◆ Records supplied:

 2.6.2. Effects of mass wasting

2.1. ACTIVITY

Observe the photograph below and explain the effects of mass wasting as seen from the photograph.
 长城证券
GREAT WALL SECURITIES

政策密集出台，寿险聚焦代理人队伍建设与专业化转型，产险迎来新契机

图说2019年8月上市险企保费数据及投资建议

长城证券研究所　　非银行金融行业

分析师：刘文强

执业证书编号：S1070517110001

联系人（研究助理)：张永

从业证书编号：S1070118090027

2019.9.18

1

==

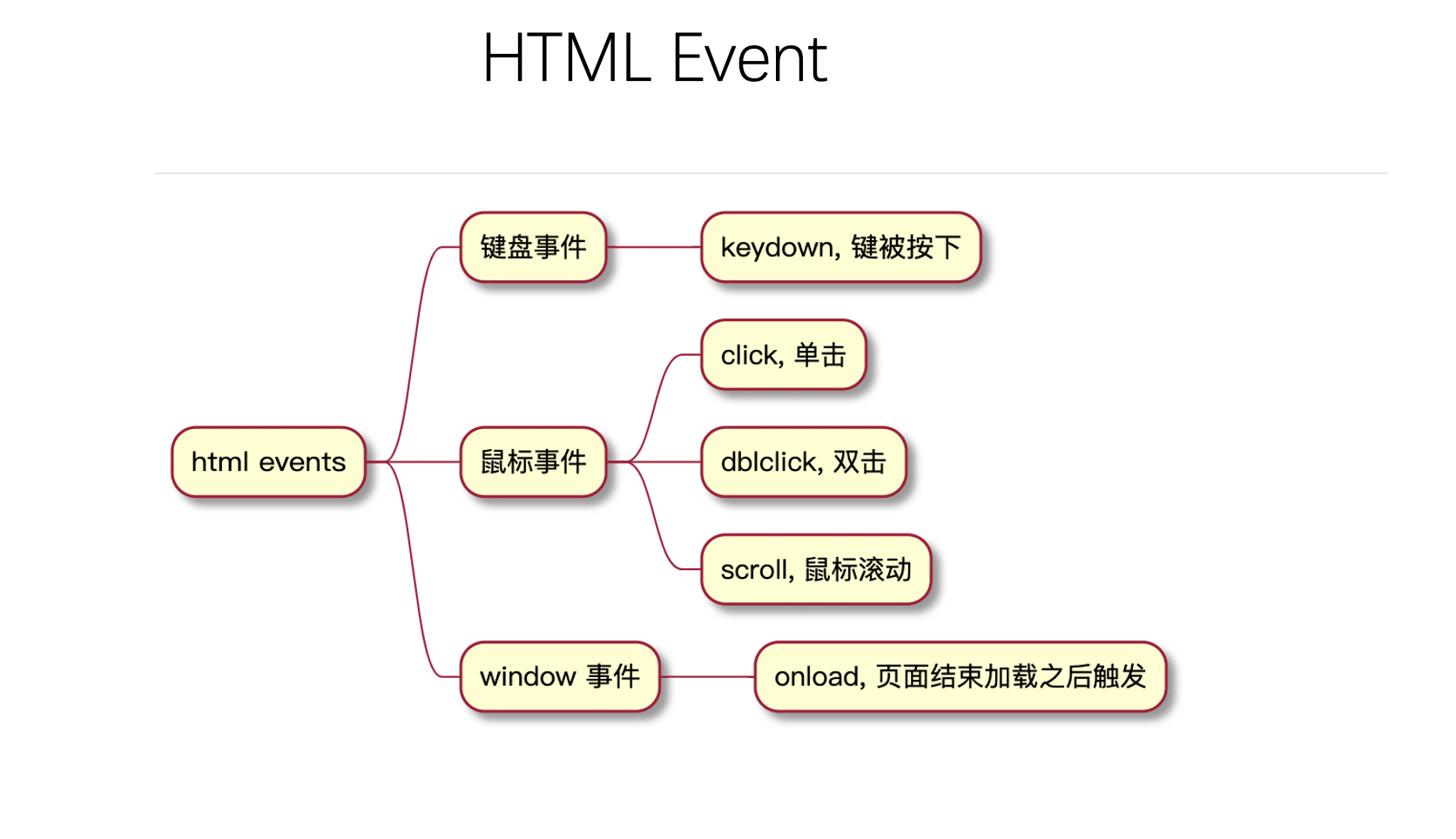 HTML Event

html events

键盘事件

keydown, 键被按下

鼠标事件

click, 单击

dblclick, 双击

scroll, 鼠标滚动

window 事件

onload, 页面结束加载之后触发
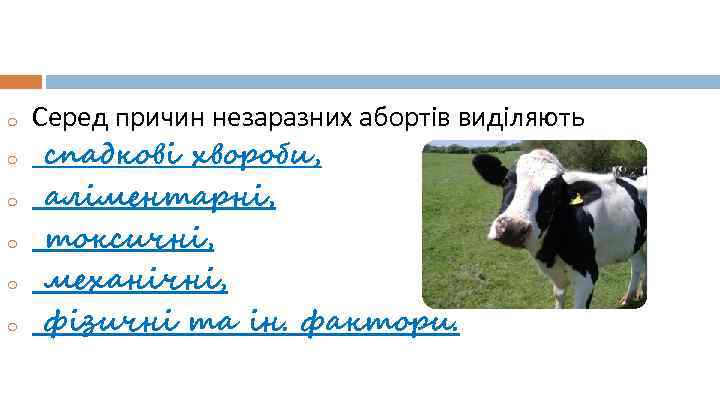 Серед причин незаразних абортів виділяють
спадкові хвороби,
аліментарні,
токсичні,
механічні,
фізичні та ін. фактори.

◆ About this task:
Every line in the data that holds "mass" should be copied out.

◆ Output for this task:
 2.6.2. Effects of mass wasting
Observe the photograph below and explain the effects of mass wasting as seen from the photograph.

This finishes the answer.